# Help needed!!! Agressive male pigeon



## Mystic_Mess (Apr 2, 2021)

I have a pet pigeon named Frijole. I recently got him around a month ago. We got him from this guy's house who had a coup full of pigeons. Ever since he got home, he has been wing-flapping and biting me, and just overall aggressive. He doesn't seem to trust me whatsoever. I feed him and give him water, and he seems to be fine with that. He lets me do that at the very least, but as soon as I inch my hand a little closer to him he starts getting aggressive. Also, whenever I am near him, or my hand is, he starts cooing quite loudly. I'm not sure if I've done something wrong, or if the man previously to me treated him differently. I've tried following other videos and other advice to try and get him to trust me, but it overall isn't working.
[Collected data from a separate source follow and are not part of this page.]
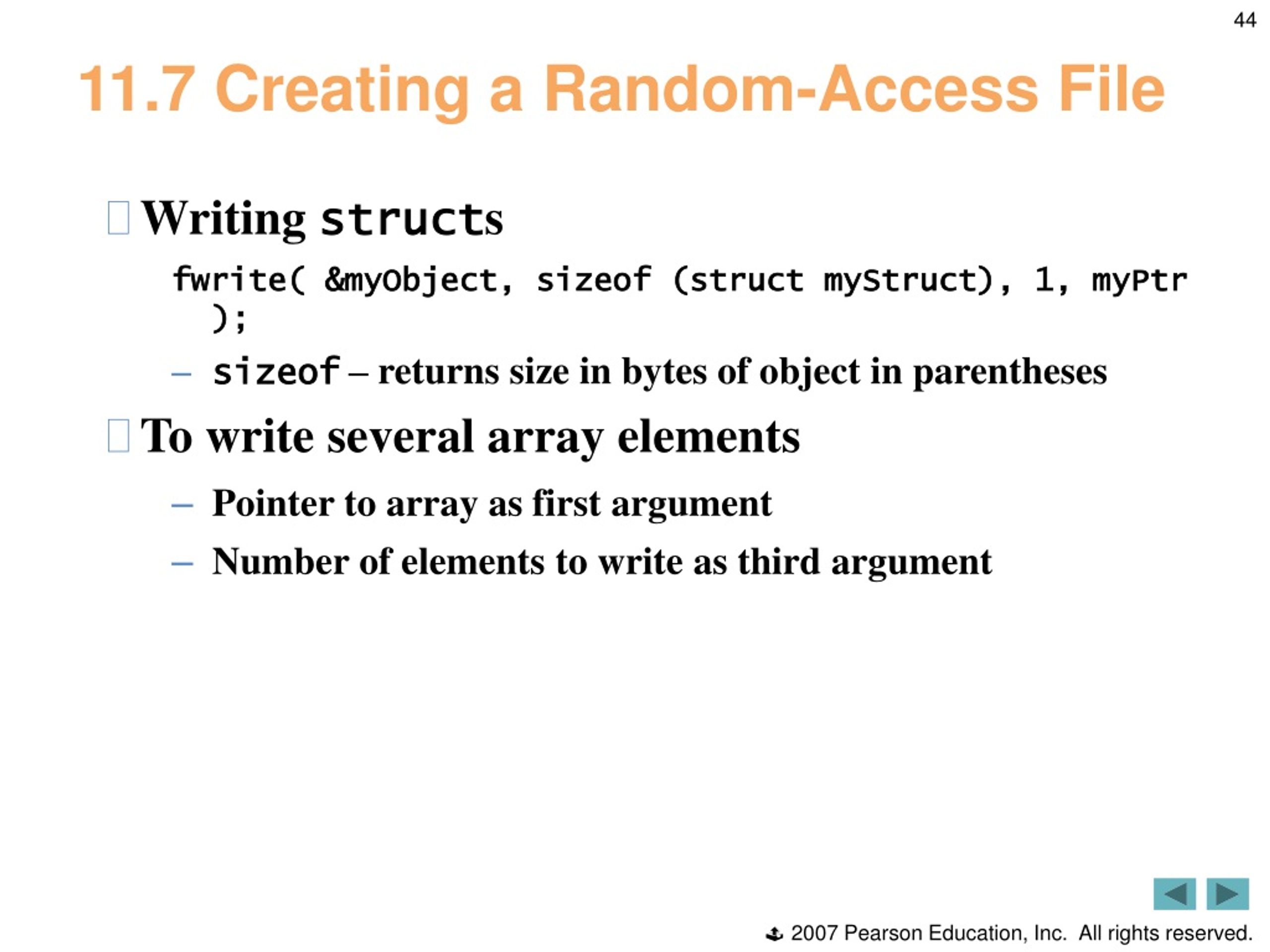 44

11.7 Creating a Random-Access File

Writing structs

fwrite( &myObject, sizeof (struct myStruct), 1, myPtr );

– sizeof – returns size in bytes of object in parentheses

To write several array elements

– Pointer to array as first argument

– Number of elements to write as third argument

2007 Pearson Education, Inc. All rights reserved.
Is there any way I can fix this and attempt to get a bond with him?


----------



## Marina B (May 5, 2011)

It's normal for him to act that way, he was kept with other pigeons previously and must be very scared and unsure about what is going on. Even a handraised baby will act that way when he gets older. I personally would take him back and rather get a youngster. Another thing to remember, no human can ever replace the company of another pigeon. They prefer to be with their own kind.


----------



## cwebster (Dec 11, 2010)

It would help to get him a female.


----------